Le 11 mars 1844, par la
bulle Exponendum Nobis curavit, son vicariat fut divisé en deux,
sous les noms de Cochinchine orientale et Cochinchine occidentale.
Par le bref Exponendum Nobis curasti, du même jour, il fut nommé
vicaire apostolique de la Cochinchine orientale, qui comptait neuf
provinces depuis le Binh-thuan jusqu'au Quang-binh inclusivement. Ce
bref lui donnait également le droit de prendre un coadjuteur, ce
qu'il fit en 1846, en choisissant et en sacrant Mgr Pellerin. Deux
autres brefs : Curasti Nobis (Jus Pont. de Prop. Fid., vi, 1re
part., p. 5), du 14 juillet 1846, et Exponendum Nobis (Jus Pont. de
Prop. Fid., vi, 1re part., p. 85), du 28 août 1849, lui accordèrent
le même droit, dont il n'usa pas. En ces temps de persécution
sanglante, où évêques et missionnaires étaient exposés à disparaître
si rapidement, Rome prenait les plus minutieuses précautions pour
assurer la perpétuité de l'autorité.
Un autre bref, Postulat
apostolici (Jus Pont. de Prop. Fid., vi, 1re part., p. 103), du 27
août 1850, divisa la Cochinchine orientale en deux vicariats, comme
il l'avait demandé : il conserva les six provinces du centre :
Quang-nam, Quang-ngai, Binh-dinh, Phu-yen, Khanh-hoa, Binh-thuan,
qui formèrent, avec le pays des Sauvages, la mission de Cochinchine
orientale dont il fut le vicaire apostolique jusqu'à sa mort.

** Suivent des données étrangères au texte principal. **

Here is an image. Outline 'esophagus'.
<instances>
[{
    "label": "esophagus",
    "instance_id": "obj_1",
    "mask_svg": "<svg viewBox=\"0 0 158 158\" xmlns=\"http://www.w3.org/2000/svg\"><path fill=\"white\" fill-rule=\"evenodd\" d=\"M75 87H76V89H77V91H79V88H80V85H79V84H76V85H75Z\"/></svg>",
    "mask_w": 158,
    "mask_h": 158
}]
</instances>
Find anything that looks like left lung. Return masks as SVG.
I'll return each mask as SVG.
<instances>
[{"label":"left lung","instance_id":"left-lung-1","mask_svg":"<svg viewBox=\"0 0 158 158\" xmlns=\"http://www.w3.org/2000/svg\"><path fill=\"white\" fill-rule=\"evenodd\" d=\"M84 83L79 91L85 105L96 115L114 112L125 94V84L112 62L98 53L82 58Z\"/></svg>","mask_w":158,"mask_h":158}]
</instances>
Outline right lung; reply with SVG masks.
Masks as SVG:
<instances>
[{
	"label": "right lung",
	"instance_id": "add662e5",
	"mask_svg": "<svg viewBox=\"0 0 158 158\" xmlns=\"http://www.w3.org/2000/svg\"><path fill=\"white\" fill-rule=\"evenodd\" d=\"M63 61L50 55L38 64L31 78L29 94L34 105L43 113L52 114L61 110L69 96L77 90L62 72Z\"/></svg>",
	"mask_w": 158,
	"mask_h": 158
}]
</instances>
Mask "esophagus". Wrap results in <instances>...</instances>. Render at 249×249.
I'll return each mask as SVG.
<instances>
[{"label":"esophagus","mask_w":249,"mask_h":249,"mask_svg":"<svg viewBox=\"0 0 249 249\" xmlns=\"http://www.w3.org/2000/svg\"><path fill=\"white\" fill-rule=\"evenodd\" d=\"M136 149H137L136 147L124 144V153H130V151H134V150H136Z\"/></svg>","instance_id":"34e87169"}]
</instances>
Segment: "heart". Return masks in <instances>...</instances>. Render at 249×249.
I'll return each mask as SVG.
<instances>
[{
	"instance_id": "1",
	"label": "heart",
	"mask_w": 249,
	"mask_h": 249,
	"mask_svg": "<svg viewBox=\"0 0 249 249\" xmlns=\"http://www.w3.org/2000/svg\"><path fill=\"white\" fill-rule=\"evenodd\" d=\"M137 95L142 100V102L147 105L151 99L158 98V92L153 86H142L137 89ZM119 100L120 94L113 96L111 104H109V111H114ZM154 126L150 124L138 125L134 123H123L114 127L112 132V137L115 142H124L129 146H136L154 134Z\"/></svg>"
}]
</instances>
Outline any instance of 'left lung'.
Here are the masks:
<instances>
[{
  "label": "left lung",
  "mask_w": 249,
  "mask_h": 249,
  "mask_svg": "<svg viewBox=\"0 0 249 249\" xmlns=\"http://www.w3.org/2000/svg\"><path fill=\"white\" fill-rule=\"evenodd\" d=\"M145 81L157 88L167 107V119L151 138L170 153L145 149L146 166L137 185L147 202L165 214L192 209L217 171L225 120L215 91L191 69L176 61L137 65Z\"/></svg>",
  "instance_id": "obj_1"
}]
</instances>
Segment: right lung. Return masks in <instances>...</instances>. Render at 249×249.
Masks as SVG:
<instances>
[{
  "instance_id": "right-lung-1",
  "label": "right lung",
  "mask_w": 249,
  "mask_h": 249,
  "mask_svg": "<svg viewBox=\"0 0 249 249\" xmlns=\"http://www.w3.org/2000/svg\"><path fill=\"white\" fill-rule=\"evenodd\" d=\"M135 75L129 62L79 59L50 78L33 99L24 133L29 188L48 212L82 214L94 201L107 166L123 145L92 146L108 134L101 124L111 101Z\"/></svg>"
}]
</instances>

L'autre vicariat reçut le nom de Cochinchine septentrionale, avec
Mgr Pellerin à sa tête.
Quoique très occupé par
les affaires de son vicariat, toujours sous le coup de la
persécution, il étudiait et donnait fréquemment son opinion sur la
marche de la Société des M.-E. ; et comme, à cette époque, il était
question de la revision du Règlement général, il exposa à plusieurs
reprises ses vues sur ce sujet.
En 1854, il faillit
être arrêté ; le dévouement des chrétiens le sauva. Peu à peu ses
forces déclinèrent, il ressentit les premiers symptômes de l'anémie
cérébrale ; mais sa volonté de rester à son poste ne fléchit pas, et
à toutes les instances faites par ses missionnaires pour qu'il
s'éloignât, il répondait : "Le bon Pasteur donne sa vie pour ses
brebis." Quand il apprit l'occupation de Saïgon par les
Français, et le redoublement de persécution qui s'en suivit dans les
pays annamites, il voulut que son provicaire, Herrengt, quittât la
mission pour se mettre en sûreté ; lui demeura à Go-thi.
En 1861, sur la
nouvelle que des perquisitions devaient être effectuées dans cette
paroisse, il se réfugia à Go-boi, chez une chrétienne ; il y fut
presque aussitôt recherché par le sous-préfet, et, après être
demeuré dans une étroite cachette pendant un jour et demi, sans
nourriture, il se livra lui-même. C'était le 28 octobre. Il fut
emmené à Binh-dinh avec plusieurs fidèles, et enfermé dans l'écurie
des éléphants de guerre, où bientôt il tomba gravement malade. Il
succomba le 14 novembre 1861, vers minuit. Il venait d'expirer,
quand arriva l'ordre du roi Tu-duc de le décapiter, " pour avoir
commis le crime de prêcher la religion chrétienne ". Cet ordre ne
fut pas exécuté. Le confesseur de la foi fut enterré, sans cercueil,
non loin de la citadelle.
En 1862, Tu-duc
prescrivit de jeter à la mer les cadavres des catholiques morts en
prison, et porta par un décret spécial la même sentence contre
l'évêque. Le corps de Mgr Cuenot fut exhumé ; quoique dans un
terrain humide depuis plusieurs mois, il était resté frais et
souple, les cheveux et la barbe étaient intacts ; il fut jeté au
fleuve près du hameau de Phong ; il n'a jamais pu être retrouvé,
malgré les recherches des chrétiens.
Le décret introduisant
la Cause du confesseur de la foi est du 13 février 1879, le bref de
sa Béatification du 11 avril 1909, et les solennités de cette
Béatification ont été célébrées à Saint-Pierre de Rome le 2 mai
1909. Au Séminaire des M.-E., la Salle des Bienheureux renferme
plusieurs objets, entre autres un calice ayant appartenu au martyr.
Dans la mission des Sauvages dont il fut l'inspirateur, la
principale école porte son nom ; elle est établie à Kon-tum.